John Illsley brings the Songs of Dire Straits to DIss


It’s not often that Corn Hall hosts a member of one of the biggest bands in the world. John Illsley may not be a name familiar to everyone, but together with Mark Knopfler, he founded Dire Straits in the seventies, a band that went on to be nothing short of a worldwide sensation for much of the eighties.

In sharp contrast to the massive stadiums he has played in the past, an evening at the Corn Hall was a decidedly more intimate affair. Illsley chatted conpaniably with his friend and ex-manager Paul Cummins, accompanied by photos, film clips and the occasional interjection from an enthusiastic fan in the audience. It was fascinating to listen to their extraordinary journey from a council flat in South London to the world stage, not least when the anecdotes were delivered by such an amiable and grounded man.  

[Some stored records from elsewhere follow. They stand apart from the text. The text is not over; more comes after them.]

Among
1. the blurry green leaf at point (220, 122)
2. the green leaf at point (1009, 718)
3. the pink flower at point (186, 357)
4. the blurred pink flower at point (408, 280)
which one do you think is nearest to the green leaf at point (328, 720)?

With half of the evening devoted to chatting, and the remainder given over to music, this was a marathon session of close to three hours, yet it zipped by. Accompanied by three talented musicians, this was a master class in performance, showcasing a number of his own compositions. The touching “I Love you Still” revealed his vulnerable side, “21st Century” proved particularly prescient, while “It’s a Long Way Back” was unusually melancholy. Otherwise the evening was devoted to the Dire Straits back catalogue, from “Waterline”, the very first song, on the very first album, to the monster hits of Brothers in Arms. Along the way we got “Sultans of Swing”, “Walk of Life” and – of course – “Money for Nothing”. All in all, this was a delightful evening of remembrance and celebration of one of the most significant and ground breaking bands of the 20th century.